Of Tuning Forks and Invisibility

ThreeProngedTuningFork
A tuning fork. Design by M.C. Escher.

I love what I do, and by that I mean being an audio engineer. I’ve been recording, mixing, and playing with sound since I was in my early teen years, and I am still the happiest when I’m sitting at a console, mixing something beautiful and sensing the energy of it flowing beneath my fingers. It’s an invigorating, energizing feeling.

Mixing is an art. You can learn to operate an audio console in a few minutes, but to train your ear and learn the subtleties that separate passable mixing from really fine mixing takes years. That’s why after a concert, theatre production, or broadcast, I feel the same sense of accomplishment that the musicians do. I played my instrument well, as well as anyone else in that chair could have. Maybe better.

Given information:
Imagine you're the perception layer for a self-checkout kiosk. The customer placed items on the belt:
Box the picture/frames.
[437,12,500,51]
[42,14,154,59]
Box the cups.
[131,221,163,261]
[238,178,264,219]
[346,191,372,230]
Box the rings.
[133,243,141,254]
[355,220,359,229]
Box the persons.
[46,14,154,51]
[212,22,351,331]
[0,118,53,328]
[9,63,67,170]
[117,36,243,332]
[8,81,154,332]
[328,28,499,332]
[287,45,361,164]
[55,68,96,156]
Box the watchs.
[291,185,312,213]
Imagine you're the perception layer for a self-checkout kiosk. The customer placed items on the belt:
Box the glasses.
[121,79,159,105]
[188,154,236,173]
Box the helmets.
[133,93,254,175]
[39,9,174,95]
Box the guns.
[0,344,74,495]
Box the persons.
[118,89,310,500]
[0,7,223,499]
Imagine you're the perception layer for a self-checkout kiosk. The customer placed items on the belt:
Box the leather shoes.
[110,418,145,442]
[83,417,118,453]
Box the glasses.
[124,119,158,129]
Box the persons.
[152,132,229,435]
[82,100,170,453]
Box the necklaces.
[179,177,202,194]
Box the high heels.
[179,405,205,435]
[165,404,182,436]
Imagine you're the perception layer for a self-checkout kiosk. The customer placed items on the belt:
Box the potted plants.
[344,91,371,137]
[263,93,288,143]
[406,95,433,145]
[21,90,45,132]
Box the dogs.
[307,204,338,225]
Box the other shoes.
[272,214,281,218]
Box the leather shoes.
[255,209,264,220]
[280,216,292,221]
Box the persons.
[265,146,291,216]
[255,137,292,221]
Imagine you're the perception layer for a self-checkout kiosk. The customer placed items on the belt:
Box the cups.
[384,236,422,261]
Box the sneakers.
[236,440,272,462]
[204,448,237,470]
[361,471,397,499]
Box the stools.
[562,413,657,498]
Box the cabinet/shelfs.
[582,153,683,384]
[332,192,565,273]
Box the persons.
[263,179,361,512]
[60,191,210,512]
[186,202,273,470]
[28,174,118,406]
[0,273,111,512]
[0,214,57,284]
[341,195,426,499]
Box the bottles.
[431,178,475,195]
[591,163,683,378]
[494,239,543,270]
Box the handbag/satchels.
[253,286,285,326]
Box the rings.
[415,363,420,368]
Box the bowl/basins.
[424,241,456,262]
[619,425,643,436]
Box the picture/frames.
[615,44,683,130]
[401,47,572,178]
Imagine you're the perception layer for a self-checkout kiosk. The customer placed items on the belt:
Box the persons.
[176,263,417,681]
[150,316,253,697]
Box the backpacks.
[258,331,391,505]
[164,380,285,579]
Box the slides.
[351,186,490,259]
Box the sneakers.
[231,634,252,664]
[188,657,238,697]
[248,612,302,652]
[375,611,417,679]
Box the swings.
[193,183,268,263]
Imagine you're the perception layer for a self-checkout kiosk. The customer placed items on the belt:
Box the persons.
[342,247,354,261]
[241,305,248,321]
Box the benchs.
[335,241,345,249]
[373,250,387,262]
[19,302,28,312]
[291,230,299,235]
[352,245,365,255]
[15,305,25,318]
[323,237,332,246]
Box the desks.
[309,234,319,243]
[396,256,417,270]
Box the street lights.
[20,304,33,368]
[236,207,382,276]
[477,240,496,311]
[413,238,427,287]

The task: Revise the audio engineering essay between "Of Tuning Forks" and "have. Maybe better.", inclusive, changing "console" to "mixing desk". The records have no connection to the essay on audio engineering.

Solution to the exercise:
Of Tuning Forks and Invisibility

ThreeProngedTuningFork
A tuning fork. Design by M.C. Escher.

I love what I do, and by that I mean being an audio engineer. I’ve been recording, mixing, and playing with sound since I was in my early teen years, and I am still the happiest when I’m sitting at a mixing desk, mixing something beautiful and sensing the energy of it flowing beneath my fingers. It’s an invigorating, energizing feeling.

Mixing is an art. You can learn to operate an audio mixing desk in a few minutes, but to train your ear and learn the subtleties that separate passable mixing from really fine mixing takes years. That’s why after a concert, theatre production, or broadcast, I feel the same sense of accomplishment that the musicians do. I played my instrument well, as well as anyone else in that chair could have. Maybe better.